CXL memory pooling achieving 3.8x speedup vs 200G RDMA, 6.5x vs 100G RDMA for LLM inference. Jensen Huang: "When you can put accelerators anywhere in a datacenter and compose and reconfigure for...

Disaggregated Computing for AI: Composable Infrastructure Architecture

Disaggregated Computing for AI: Composable Infrastructure Architecture

Updated December 11, 2025

December 2025 Update: CXL memory pooling achieving 3.8x speedup vs 200G RDMA, 6.5x vs 100G RDMA for LLM inference. Jensen Huang: "When you can put accelerators anywhere in a datacenter and compose and reconfigure for specific workloads—that's a revolution." Composable infrastructure breaking fixed server ratios to dynamically match exact AI workload requirements.

CXL memory pooling achieves 3.8x speedup compared to 200G RDMA and 6.5x speedup compared to 100G RDMA when sharing memory across GPU servers running large language model inference.1 The demonstration used two servers with NVIDIA H100 GPUs running the OPT-6.7B model, showing how shared CXL memory accelerates AI workloads beyond what traditional networking enables.

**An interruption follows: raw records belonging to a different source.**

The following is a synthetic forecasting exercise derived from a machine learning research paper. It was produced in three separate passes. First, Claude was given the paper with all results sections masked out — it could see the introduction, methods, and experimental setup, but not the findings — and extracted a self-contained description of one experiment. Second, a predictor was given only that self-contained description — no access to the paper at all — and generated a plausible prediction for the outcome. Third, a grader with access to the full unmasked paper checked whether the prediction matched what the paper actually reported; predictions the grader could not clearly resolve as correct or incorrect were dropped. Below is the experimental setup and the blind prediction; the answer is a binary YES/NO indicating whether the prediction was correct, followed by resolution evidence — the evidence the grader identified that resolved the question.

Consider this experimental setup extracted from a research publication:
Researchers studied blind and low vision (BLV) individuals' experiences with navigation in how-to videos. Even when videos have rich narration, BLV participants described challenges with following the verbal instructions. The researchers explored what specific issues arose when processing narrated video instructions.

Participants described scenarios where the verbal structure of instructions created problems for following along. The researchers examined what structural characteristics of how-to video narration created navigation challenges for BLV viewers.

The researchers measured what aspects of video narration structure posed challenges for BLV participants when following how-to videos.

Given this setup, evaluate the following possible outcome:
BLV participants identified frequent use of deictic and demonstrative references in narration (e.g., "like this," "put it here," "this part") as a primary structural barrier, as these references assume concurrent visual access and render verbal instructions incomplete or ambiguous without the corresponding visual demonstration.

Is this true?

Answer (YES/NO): NO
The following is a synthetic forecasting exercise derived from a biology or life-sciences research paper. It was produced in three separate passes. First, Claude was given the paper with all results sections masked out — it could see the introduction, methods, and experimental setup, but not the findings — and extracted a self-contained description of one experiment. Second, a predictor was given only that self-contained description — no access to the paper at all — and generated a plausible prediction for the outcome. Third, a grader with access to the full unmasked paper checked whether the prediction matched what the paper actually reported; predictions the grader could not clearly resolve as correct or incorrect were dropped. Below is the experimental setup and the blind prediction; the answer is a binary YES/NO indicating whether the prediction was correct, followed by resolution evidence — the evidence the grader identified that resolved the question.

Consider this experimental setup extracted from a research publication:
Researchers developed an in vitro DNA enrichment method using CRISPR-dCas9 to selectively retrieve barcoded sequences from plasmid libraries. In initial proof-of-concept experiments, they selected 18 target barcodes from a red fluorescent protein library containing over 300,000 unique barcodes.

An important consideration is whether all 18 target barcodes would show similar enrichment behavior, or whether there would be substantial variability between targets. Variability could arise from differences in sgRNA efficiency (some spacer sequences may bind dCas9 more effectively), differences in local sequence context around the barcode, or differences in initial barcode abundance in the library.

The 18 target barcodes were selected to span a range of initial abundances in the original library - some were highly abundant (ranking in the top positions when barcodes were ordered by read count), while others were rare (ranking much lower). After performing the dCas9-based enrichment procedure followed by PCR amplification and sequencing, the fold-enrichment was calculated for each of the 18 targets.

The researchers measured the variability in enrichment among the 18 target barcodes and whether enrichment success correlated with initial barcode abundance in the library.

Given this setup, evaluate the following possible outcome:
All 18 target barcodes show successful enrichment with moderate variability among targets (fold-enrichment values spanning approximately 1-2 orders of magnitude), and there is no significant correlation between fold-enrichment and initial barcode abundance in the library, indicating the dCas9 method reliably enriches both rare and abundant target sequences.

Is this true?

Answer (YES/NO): NO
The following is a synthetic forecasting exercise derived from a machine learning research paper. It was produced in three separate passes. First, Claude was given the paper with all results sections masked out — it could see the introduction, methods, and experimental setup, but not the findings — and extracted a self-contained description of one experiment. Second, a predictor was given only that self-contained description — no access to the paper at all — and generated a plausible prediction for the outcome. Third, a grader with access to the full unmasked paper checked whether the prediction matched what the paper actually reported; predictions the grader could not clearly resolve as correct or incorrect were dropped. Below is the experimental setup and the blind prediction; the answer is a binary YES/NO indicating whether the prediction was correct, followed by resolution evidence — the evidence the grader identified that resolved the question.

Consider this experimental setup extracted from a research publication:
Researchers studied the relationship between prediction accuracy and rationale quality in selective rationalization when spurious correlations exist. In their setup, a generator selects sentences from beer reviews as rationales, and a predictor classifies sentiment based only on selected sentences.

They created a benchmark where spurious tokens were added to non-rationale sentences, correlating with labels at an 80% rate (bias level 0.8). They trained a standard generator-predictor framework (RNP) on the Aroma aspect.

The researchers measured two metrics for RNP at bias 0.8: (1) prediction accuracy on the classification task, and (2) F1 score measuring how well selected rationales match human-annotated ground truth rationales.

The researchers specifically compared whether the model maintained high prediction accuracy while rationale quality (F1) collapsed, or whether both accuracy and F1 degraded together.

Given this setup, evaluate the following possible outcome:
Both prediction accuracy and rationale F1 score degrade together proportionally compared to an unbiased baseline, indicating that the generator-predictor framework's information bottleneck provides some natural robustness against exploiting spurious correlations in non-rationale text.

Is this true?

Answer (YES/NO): NO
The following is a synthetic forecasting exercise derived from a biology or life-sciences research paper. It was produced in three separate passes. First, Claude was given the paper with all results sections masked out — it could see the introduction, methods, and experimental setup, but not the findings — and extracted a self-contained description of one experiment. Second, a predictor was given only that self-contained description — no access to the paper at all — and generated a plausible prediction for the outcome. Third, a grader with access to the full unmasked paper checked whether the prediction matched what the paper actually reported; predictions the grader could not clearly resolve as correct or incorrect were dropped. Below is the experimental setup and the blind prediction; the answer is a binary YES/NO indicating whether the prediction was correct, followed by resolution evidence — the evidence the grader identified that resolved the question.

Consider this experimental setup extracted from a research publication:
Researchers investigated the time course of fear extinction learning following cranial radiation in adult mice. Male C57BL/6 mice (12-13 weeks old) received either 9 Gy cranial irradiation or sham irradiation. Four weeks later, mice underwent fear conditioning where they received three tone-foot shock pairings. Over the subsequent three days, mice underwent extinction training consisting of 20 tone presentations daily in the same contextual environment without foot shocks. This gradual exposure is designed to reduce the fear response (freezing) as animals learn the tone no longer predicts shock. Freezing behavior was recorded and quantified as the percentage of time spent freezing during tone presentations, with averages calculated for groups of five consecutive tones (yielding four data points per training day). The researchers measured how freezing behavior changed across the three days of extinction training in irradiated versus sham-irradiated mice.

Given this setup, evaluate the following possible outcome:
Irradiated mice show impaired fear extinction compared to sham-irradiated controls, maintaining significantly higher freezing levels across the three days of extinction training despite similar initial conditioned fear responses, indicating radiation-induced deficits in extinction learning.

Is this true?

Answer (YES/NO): YES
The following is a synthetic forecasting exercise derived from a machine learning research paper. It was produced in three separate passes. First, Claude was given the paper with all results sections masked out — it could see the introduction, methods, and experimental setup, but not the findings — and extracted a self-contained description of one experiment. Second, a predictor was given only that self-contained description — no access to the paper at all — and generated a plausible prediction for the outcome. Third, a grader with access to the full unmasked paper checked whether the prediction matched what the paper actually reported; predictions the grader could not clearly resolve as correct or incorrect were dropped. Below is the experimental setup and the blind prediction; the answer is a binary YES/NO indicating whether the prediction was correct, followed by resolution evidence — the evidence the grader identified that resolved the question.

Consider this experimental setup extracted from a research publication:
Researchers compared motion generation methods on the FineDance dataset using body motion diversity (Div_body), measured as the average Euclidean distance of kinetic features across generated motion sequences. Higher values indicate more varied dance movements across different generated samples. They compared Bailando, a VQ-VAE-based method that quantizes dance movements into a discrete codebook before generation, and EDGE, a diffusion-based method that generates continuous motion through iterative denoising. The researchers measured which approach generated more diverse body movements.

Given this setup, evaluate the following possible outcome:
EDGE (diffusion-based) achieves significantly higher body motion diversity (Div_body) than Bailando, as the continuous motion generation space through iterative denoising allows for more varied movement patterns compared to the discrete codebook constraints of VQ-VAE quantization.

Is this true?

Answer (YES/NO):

As NVIDIA's Jensen Huang noted: "When you're able to disaggregate the converged server, when you can put accelerators anywhere in a datacenter and then can compose and reconfigure that datacenter for this specific workload—that's a revolution."2

Composable infrastructure represents an architectural approach where compute, storage, and networking resources exist as abstracted pools managed independently through software-defined control planes.3 Unlike traditional architectures coupling CPU, memory, storage, and networking to specific servers, composable infrastructure treats hardware resources as flexible pools dynamically allocated across workloads. The approach promises dramatic improvements in resource utilization and deployment flexibility for AI infrastructure.

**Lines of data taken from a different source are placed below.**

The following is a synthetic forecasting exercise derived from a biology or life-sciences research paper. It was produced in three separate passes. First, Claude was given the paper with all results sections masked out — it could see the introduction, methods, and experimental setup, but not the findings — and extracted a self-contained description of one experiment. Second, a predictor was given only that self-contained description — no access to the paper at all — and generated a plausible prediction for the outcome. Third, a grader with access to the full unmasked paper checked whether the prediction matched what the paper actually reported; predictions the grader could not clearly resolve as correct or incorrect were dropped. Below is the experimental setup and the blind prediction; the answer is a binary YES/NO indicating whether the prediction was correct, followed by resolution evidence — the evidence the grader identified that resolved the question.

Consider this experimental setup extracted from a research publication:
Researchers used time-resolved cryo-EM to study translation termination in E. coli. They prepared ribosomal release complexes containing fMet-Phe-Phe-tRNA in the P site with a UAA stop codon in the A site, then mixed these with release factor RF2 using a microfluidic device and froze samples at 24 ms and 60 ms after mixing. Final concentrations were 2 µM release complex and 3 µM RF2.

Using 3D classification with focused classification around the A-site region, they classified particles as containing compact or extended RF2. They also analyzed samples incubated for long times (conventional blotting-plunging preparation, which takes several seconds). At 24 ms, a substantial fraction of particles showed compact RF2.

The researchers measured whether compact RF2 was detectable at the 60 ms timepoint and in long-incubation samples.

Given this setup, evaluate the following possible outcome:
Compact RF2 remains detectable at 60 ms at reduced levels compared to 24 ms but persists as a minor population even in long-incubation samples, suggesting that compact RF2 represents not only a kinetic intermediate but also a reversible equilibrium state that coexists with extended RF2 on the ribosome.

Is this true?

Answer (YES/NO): NO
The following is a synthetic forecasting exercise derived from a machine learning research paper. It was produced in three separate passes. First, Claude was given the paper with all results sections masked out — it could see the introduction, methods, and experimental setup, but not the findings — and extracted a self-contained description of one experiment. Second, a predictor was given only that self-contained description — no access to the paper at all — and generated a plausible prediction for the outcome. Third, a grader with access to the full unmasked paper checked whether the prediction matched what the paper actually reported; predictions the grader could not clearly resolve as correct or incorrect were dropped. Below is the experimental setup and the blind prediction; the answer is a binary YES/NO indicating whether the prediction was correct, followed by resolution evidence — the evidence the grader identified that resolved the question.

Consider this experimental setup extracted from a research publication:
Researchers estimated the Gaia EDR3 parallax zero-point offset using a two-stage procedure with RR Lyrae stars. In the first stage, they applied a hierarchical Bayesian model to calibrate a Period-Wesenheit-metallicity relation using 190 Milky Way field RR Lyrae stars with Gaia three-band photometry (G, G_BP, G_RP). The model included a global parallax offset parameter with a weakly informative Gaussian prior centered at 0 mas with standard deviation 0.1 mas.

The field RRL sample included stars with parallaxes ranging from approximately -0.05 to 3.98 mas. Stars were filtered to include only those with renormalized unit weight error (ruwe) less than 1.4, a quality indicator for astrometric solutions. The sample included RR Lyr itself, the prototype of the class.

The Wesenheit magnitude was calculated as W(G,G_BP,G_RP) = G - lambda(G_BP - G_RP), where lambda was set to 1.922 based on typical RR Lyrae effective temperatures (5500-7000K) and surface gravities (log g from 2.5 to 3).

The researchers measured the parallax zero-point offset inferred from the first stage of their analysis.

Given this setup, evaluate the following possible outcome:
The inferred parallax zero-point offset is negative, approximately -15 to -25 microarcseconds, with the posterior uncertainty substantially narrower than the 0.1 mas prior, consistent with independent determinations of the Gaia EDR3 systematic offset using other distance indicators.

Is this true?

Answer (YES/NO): NO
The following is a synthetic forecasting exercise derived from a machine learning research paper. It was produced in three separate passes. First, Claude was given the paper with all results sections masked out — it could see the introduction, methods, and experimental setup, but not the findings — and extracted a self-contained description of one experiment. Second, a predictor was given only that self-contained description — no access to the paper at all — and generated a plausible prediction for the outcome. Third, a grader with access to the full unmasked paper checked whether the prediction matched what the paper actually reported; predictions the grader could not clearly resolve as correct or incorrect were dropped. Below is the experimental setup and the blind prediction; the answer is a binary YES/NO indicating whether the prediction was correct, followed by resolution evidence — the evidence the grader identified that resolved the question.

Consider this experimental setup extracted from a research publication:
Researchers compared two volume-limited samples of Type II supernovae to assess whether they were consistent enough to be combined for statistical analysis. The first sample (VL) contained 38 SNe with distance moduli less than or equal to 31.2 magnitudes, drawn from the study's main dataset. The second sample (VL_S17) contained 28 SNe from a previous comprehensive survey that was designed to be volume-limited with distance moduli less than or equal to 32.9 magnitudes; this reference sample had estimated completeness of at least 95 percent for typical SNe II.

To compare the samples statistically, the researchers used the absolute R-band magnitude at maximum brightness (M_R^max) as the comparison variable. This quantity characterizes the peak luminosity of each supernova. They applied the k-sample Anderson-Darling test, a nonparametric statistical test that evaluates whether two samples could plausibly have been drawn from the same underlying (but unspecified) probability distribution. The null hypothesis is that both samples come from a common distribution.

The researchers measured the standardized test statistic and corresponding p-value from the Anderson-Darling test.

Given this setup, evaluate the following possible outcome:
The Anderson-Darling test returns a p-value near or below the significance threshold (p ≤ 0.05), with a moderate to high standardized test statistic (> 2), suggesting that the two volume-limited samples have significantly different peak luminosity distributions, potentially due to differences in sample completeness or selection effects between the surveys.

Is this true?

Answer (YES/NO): NO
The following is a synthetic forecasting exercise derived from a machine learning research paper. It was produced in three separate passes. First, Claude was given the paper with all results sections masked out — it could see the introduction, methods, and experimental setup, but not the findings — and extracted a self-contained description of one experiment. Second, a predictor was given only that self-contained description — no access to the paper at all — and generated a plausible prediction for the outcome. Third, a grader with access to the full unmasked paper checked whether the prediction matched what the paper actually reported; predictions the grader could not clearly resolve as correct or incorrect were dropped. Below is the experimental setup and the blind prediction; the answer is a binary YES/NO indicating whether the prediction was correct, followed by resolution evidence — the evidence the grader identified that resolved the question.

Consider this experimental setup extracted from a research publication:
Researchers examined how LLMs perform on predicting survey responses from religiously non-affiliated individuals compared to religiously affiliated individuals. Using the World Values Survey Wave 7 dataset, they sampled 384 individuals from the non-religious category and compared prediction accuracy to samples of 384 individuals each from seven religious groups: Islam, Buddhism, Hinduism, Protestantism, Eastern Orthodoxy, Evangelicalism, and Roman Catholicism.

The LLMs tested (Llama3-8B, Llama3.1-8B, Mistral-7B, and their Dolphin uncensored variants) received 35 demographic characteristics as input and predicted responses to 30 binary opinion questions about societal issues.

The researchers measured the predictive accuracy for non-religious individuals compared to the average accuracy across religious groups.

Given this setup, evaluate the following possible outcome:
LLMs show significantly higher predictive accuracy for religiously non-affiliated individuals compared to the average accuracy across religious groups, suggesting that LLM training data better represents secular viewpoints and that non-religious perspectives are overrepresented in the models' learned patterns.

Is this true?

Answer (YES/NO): NO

Breaking the server boundary

Traditional servers package fixed ratios of CPU, memory, GPU, and storage. AI workloads rarely match these fixed ratios. Training jobs demand maximum GPU density with relatively modest CPU requirements. Inference workloads may need more memory per GPU than standard configurations provide. Preprocessing pipelines require CPU and storage capacity without GPUs.

Composable infrastructure breaks the server boundary, allowing organizations to assemble virtual systems matching exact workload requirements.4 A training workload receives a composition of 8 GPUs, minimal CPU, and high-bandwidth storage. An inference workload receives 2 GPUs with expanded memory. The same physical resources serve both workloads at different times without hardware reconfiguration.

The disaggregation model

Disaggregated architectures separate physical nodes into dedicated resource types: compute nodes, memory nodes, GPU nodes, and storage nodes.5 High-speed fabrics connect the nodes, enabling software to compose logical systems from distributed physical resources. The composition happens in software without physical recabling.

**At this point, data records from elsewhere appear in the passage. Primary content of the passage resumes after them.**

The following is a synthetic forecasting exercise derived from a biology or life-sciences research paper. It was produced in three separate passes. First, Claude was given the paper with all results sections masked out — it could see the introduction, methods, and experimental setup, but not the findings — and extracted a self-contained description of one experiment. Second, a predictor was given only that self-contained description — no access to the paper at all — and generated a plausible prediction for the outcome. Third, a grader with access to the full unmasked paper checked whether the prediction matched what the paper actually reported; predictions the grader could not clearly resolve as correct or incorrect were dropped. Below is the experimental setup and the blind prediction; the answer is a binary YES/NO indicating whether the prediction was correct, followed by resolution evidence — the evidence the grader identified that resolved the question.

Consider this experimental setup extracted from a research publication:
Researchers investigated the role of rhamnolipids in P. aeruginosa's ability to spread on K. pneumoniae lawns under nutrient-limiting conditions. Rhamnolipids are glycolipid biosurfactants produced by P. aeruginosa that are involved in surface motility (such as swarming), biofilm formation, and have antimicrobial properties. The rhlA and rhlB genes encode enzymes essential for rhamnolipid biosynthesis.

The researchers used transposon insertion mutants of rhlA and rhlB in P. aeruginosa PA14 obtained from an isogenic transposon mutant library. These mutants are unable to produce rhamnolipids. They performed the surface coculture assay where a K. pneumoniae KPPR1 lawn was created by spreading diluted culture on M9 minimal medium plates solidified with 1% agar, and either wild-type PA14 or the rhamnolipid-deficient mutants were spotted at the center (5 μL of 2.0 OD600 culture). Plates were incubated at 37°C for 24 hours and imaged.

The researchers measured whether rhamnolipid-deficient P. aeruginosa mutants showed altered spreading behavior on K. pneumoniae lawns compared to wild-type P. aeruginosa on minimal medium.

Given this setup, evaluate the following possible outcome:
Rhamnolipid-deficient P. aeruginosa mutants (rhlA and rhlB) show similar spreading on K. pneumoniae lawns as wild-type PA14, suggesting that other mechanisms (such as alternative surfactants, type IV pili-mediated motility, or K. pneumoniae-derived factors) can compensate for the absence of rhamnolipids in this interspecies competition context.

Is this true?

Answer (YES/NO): NO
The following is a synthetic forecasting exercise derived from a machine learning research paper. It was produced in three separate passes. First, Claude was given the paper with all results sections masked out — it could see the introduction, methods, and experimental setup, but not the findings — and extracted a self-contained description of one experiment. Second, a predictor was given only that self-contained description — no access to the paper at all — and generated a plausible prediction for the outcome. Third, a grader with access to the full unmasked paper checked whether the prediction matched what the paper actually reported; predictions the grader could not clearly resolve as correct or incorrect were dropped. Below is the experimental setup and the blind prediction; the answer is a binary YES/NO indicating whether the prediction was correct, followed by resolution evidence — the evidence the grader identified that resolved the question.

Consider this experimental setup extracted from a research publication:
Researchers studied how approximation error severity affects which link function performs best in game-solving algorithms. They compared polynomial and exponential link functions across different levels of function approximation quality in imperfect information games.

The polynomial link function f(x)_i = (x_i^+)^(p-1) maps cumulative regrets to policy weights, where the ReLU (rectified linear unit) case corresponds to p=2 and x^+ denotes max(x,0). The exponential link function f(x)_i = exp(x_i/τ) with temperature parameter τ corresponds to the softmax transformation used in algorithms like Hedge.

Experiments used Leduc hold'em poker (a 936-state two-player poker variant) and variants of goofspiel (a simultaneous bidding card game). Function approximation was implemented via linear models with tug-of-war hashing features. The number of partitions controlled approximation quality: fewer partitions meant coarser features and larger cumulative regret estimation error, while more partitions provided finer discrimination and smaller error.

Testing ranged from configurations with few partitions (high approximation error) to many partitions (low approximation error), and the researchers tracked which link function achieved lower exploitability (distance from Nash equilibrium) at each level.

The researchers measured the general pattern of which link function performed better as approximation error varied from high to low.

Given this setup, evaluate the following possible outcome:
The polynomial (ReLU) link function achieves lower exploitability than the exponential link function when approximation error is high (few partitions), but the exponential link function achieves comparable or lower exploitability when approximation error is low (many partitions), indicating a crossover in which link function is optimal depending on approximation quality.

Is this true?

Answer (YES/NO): NO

Resources no longer sit idle waiting for specific workloads. A GPU node serves training jobs during peak hours and inference jobs overnight. Memory nodes expand capacity for memory-intensive workloads without over-provisioning every server. The flexibility improves utilization while reducing total hardware requirements.

CXL enables memory pooling

Compute Express Link (CXL) provides the cache-coherent interconnect enabling practical memory disaggregation.6 CXL offers memory-semantic access with latency in the 200-500 nanosecond range, compared to approximately 100 microseconds for NVMe and over 10 milliseconds for storage-based memory sharing.7 The latency improvement enables truly dynamic, fine-grained memory sharing across compute nodes.

How CXL memory pooling works

CXL memory pools create a new tier of high-speed, disaggregated memory reshaping how organizations build AI infrastructure.8 CPU nodes access pooled memory as if locally attached, with the CXL fabric handling coherency and data movement transparently. Applications see expanded memory capacity without modification.

The CXL Memory Box enables memory pooling across multiple GPU servers, allowing access to larger memory pools than individual servers provide.9 AI workloads processing datasets exceeding local memory capacity benefit from pooled memory without performance penalties of traditional remote memory access. The approach enables larger batch sizes and longer context windows without upgrading individual servers.

Beyond memory: full resource pooling

CXL enables more than memory pooling. The standard supports composable connections between CPUs, memory buffers, and accelerators.10 GPUs, FPGAs, DPUs, and other accelerators connect through CXL fabric for dynamic allocation across workloads.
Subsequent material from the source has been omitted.